Jason Gertzen, a columnist for the Kansas City Star, recently included quotes from Insoo Hyun in a column on stem cells. Insoo has provided material for geneforum from time to time, and I was happy to see his name in press again. Hyun is still at Case Western Reserve University and is an active participant in the International Society for Stem Cell Research. As a bioethicist, he has written about some of the difficulties of doing embryonic stem cell research, including the problems of acquiring donor eggs.
The article references work by a group at Harvard, following efforts to obtain embryonic stem cells without taking them from a developing blastocyst:
Kevin Eggan, a Harvard University scientist supported by millions of dollars from the Stowers Medical Institute, reported ... success with a technique that eventually could be important in producing stem-cell therapies. Eggan utilized fertilized eggs in a way previously thought impossible.
He had hoped to work with unfertilized eggs that women would donate for research. Researchers spent more than $75,000 on advertising over a year and fielded hundreds of calls from women potentially interested, but ultimately were unable to find a donor.
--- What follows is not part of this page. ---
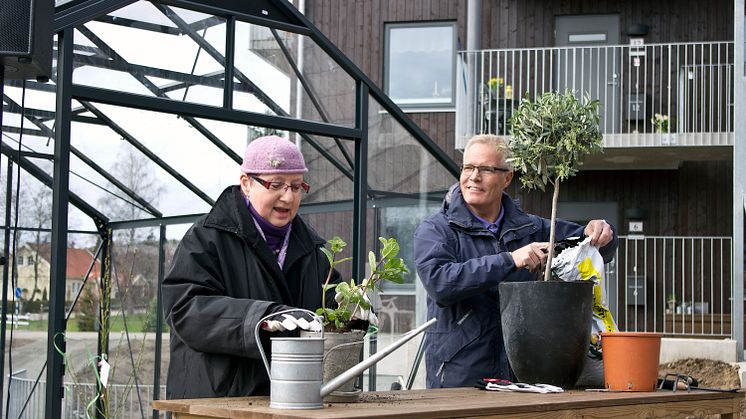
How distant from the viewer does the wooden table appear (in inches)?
92.1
One of the problems was a Massachusetts prohibition against paying donors for eggs used in research. “The procedure is just so lengthy and significantly difficult,” Eggan said. “No one was willing to go through it without some compensation.
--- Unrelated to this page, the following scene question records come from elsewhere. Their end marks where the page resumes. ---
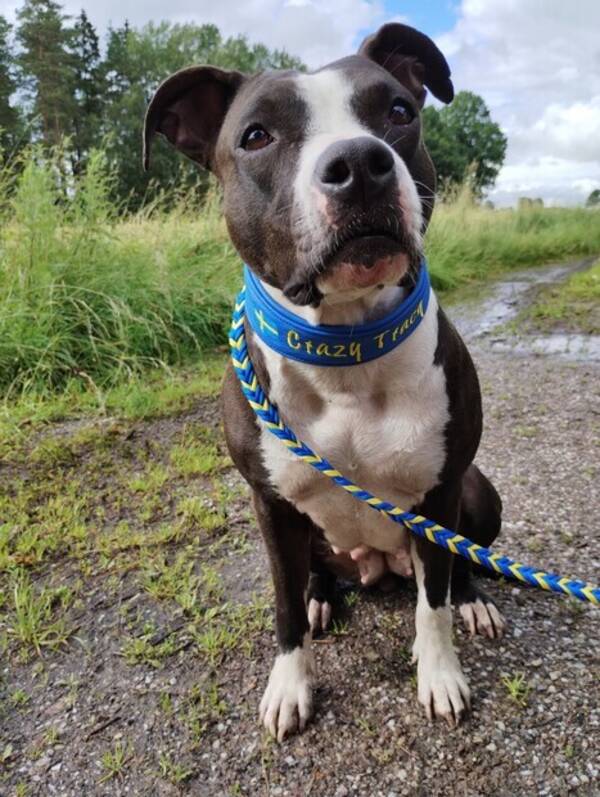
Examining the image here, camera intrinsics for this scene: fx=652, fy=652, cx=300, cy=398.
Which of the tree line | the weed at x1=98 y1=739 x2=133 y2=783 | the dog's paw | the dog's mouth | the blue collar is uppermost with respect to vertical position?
the tree line

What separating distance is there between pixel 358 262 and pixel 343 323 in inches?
10.2

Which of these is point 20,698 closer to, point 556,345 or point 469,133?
point 556,345

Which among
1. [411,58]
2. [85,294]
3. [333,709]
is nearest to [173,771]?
[333,709]

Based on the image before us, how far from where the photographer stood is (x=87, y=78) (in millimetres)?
34688

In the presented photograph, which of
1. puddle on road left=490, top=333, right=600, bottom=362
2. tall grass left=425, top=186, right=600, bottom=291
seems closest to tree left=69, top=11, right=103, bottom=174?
tall grass left=425, top=186, right=600, bottom=291

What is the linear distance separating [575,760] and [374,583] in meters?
0.80

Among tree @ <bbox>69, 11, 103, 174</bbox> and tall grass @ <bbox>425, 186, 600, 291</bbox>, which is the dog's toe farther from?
tree @ <bbox>69, 11, 103, 174</bbox>

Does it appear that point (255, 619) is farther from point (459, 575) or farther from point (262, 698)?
point (459, 575)

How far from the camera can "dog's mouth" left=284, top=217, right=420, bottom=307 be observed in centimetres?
133

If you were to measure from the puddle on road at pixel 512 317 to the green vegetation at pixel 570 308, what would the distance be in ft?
0.57

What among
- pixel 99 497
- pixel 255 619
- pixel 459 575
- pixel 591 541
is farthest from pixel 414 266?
pixel 99 497

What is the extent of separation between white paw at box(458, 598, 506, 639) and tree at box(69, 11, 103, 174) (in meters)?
33.9

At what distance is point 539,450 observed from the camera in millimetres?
3410

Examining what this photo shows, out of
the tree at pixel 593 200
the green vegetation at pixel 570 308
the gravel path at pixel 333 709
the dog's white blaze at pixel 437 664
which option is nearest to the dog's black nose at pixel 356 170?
the dog's white blaze at pixel 437 664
These new approaches are intriguing, said Hyun, and need to be pursued if we are to get the full benefits promised by stem cell research. President Bush, earlier this summer, continued his opposition to traditional approaches for producing embryonic stem cells, favoring alternatives he claimed would be successful and would defuse concerns about "killing embryos". Bush's 2001 ban on stem cell research limits government funding to stem cell lines produced a number of years ago, not allowing funding for research with newer--and probably more effective--cell lines.
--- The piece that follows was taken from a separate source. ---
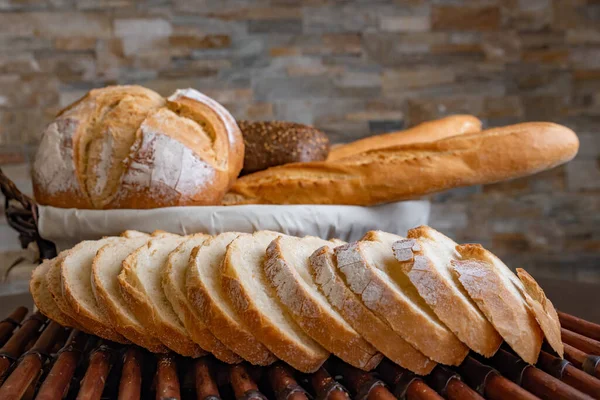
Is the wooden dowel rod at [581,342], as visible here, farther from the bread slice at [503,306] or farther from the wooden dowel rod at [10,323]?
the wooden dowel rod at [10,323]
It’s not playing out exactly as the president described, said Insoo Hyun. Barbara Atkinson, executive vice chancellor of the University of Kansas Medical Center, agrees, saying that some might hope for alternative methods for obtaining stem cells, but it’s far too soon to declare one approach as superior. “Whichever way comes up with the first cures is the one that is going to win out,” Atkinson said. “But people really don’t know what is going to work yet.”